#### [AIM A]
Answer these questions using the court opinion excerpt, and label your answers (i), (ii), and (iii).
(i) Which Kansas statute did the district court find Ockert could reasonably have been suspected of violating?
(ii) What did Officer Dailey see in the bag?
(iii) Which case does Ockert cite for the government's burden of proving reasonable suspicion?
#### [AIM B]
List every finding the district court gave in the court opinion excerpt for why the plain view doctrine gave the officers probable cause to search the vehicle.
#### [AIM C]
Duplicate a passage of the court opinion excerpt word for word, beginning at the words "Ockert now appeals, challenging" and stopping after "to the vehicle.".
===== EXTRACTED TEXT =====
After conducting an evidentiary hearing on the matter, the district court denied the suppression motion. It found that Officer Dailey could have reasonably suspected Ockert to have violated the Kansas single-lane statute—K.S.A. § 8-1522(a)—mandating that drivers stay in their lane, reasoning that Ockert twice veered into the wrong lane and that there were no obstacles in the road or adverse weather conditions that would have made it impractical for Ockert to stay in the correct lane. The district court also found that the plain view doctrine gave the officers probable cause to search the vehicle because Officer Dailey saw a "white or clear substance" in the bag, he believed the substance was contraband, and he had a "lawful right of access to the vehicle because he stopped Ockert pursuant to a lawful traffic stop." ROA at 177 (Order denying suppression motion at 10).
Ockert now appeals, challenging the initial traffic stop and the subsequent search of his vehicle. He argues that the government failed to show that it would have been practical for Ockert to maintain one lane, and that it therefore did not satisfy its burden of proving reasonable suspicion as articulated in State v. Marx, 215 P.3d 601 (Kan. 2009). He also argues that the plain view doctrine could not justify the officers' search of Ockert's car because the officers lacked a warrant to be on the private driveway and therefore lacked lawful access to the vehicle.
II.
===== EXTRACTED ENTRIES =====
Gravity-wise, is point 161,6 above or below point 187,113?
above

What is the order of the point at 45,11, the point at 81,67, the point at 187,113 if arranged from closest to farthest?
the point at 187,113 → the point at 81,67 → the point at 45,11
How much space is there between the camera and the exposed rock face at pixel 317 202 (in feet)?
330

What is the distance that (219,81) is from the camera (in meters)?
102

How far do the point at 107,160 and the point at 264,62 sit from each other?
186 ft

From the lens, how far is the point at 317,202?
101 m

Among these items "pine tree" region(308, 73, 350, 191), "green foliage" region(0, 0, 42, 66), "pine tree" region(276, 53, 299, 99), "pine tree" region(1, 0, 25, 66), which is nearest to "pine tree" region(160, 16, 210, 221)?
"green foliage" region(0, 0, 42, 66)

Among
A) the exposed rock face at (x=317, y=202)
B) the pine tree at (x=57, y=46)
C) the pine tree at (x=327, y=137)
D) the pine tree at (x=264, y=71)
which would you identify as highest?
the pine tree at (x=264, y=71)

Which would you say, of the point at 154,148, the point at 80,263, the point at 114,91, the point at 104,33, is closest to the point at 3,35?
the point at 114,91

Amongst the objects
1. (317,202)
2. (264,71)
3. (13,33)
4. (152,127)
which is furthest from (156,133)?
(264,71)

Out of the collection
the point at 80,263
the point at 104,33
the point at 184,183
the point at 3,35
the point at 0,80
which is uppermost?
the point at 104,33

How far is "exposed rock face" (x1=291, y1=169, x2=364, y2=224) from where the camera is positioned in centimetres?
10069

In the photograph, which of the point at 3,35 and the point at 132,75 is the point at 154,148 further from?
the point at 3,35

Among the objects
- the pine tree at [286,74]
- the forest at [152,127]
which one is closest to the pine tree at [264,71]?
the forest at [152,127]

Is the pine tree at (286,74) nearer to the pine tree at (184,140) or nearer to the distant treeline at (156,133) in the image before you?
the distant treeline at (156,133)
=====
#### [RESULT A]
(i) K.S.A. § 8-1522(a), the single-lane statute
(ii) A "white or clear substance"
(iii) State v. Marx, 215 P.3d 601 (Kan. 2009)

#### [RESULT B]
- Officer Dailey saw a "white or clear substance" in the bag.
- He believed the substance was contraband.
- He had a "lawful right of access to the vehicle because he stopped Ockert pursuant to a lawful traffic stop."

#### [RESULT C]
Ockert now appeals, challenging the initial traffic stop and the subsequent search of his vehicle. He argues that the government failed to show that it would have been practical for Ockert to maintain one lane, and that it therefore did not satisfy its burden of proving reasonable suspicion as articulated in State v. Marx, 215 P.3d 601 (Kan. 2009). He also argues that the plain view doctrine could not justify the officers' search of Ockert's car because the officers lacked a warrant to be on the private driveway and therefore lacked lawful access to the vehicle.